# Wyckoff from CSD Entry

12th May - A notebook for converting a CSD entry to .cif and then to an aflow label.

Read CSD entry and write to .cif

In [10]:
from ccdc import io, utilities
import re 

csd_reader = io.EntryReader('/Applications/CCDC/CSD_2022/DATA/CSD_543/as543be_ASER.sqlite')
# entry = csd_reader.entry('CAXZEG')
# entry = csd_reader.entry('ADAGES')

entry_name = 'CAXZEG'
entry = csd_reader.entry(entry_name)
crystal = entry.crystal

print(f'SMILES: {crystal.molecule.smiles}')
print(f'Crystal System: {crystal.crystal_system}')
print(f'Spacegroup Symbol: {crystal.spacegroup_symbol}')
print(f'Spacegroup Number: {crystal.spacegroup_number_and_setting}')
print(f'Has disorder: {crystal.has_disorder}')
print(f'Disorder details: {entry.disorder_details}')

elems = [re.sub("([A-Z]).*", r"\1", elem) for elem in crystal.formula.split(" ")]
print(f'Sorted elements: {sorted(elems)}')

print('\n'.join('%-17s %s' % (op, utilities.print_set(crystal.atoms_on_special_positions(op))) for op in crystal.symmetry_operators))

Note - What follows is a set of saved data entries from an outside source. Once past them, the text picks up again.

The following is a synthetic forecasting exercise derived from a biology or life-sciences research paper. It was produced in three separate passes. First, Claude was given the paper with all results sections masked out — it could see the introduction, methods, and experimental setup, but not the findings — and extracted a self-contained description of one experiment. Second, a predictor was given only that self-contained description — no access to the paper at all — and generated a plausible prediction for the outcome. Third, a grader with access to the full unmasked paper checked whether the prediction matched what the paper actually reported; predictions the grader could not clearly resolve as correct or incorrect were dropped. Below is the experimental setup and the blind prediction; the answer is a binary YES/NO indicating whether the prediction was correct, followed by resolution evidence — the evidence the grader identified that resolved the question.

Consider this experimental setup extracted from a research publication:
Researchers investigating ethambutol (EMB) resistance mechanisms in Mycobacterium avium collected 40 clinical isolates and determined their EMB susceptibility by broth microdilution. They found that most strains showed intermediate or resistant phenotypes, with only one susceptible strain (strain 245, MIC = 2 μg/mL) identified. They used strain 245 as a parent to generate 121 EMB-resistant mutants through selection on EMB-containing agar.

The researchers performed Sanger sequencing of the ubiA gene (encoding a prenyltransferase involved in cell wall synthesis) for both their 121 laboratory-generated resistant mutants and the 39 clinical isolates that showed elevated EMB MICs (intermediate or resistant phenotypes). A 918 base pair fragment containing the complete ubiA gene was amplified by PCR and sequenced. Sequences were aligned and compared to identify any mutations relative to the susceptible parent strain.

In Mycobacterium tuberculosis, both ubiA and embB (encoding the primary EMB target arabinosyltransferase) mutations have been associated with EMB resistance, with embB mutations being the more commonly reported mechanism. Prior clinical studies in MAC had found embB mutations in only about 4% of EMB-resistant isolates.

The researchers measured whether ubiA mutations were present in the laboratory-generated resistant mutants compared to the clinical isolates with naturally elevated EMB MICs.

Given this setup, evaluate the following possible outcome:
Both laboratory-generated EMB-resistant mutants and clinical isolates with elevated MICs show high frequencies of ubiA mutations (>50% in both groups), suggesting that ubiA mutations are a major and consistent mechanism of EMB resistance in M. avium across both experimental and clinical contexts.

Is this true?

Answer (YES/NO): YES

cif_string = crystal.to_string(format='cif')
with open('tmp.cif', 'w') as f:
    f.write(cif_string)


SMILES: CCCC1=C2N=C(NC(=O)C2=NN1C)c1cc(ccc1OCC)S(=O)(=O)N1CCN(C)CC1
Crystal System: monoclinic
Spacegroup Symbol: P21/n
Spacegroup Number: (14, 2)
Has disorder: False
Disorder details: None
Sorted elements: ['C', 'H', 'N', 'O', 'S']
x,y,z             {Atom(C1), Atom(C10), Atom(C11), Atom(C12), Atom(C13), Atom(C14), Atom(C15), Atom(C16), Atom(C17), Atom(C18), Atom(C19), Atom(C2), Atom(C20), Atom(C21), Atom(C22), Atom(C3), Atom(C4), Atom(C5), Atom(C6), Atom(C7), Atom(C8), Atom(C9), Atom(H1), Atom(H10), Atom(H11), Atom(H12), Atom(H13), Atom(H14), Atom(H15), Atom(H16), Atom(H17), Atom(H18), Atom(H19), Atom(H2), Atom(H20), Atom(H21), Atom(H22), Atom(H23), Atom(H24), Atom(H25), Atom(H26), Atom(H27), Atom(H28), Atom(H29), Atom(H3), Atom(H30), Atom(H4), Atom(H5), Atom(H6), Atom(H7), Atom(H8), Atom(H9), Atom(N1), Atom(N2), Atom(N3), Atom(N4), Atom(N5), Atom(N6), Atom(O1), Atom(O2), Atom(O3), Atom(O4), Atom(S1)}
1/2-x,1/2+y,1/2-z set()
-x,-y,-z          set()
1/2+x,1/2-y,1/2+z set()


Load pymatgen structure from .cif

In [64]:
from wren_code import utils
from pymatgen.core import Composition, Structure
from pymatgen.io.cif import CifParser, CifFile

class CifStringParser(CifParser):
    
    def __init__(self, cif_string, occupancy_tolerance=1.0, site_tolerance=1e-4):
        """
        Args:
            filename (str): CIF filename, bzipped or gzipped CIF files are fine too.
            occupancy_tolerance (float): If total occupancy of a site is between 1
                and occupancy_tolerance, the occupancies will be scaled down to 1.
            site_tolerance (float): This tolerance is used to determine if two
                sites are sitting in the same position, in which case they will be
                combined to a single disordered site. Defaults to 1e-4.
        """
        self._occupancy_tolerance = occupancy_tolerance
        self._site_tolerance = site_tolerance
        if isinstance(cif_string, (str,)):
            self._cif = CifFile.from_string(cif_string)
        else:
            raise TypeError('cif_string needs to be a string!')
        # store if CIF contains features from non-core CIF dictionaries
        # e.g. magCIF
        self.feature_flags = {}
        self.warnings = []
        
        def is_magcif():
            """
            Checks to see if file appears to be a magCIF file (heuristic).
            """
            # Doesn't seem to be a canonical way to test if file is magCIF or
            # not, so instead check for magnetic symmetry datanames
            prefixes = [
                "_space_group_magn",
                "_atom_site_moment",
                "_space_group_symop_magn",
            ]
            for d in self._cif.data.values():
                for k in d.data.keys():
                    for prefix in prefixes:
                        if prefix in k:
                            return True
            return False

        self.feature_flags["magcif"] = is_magcif()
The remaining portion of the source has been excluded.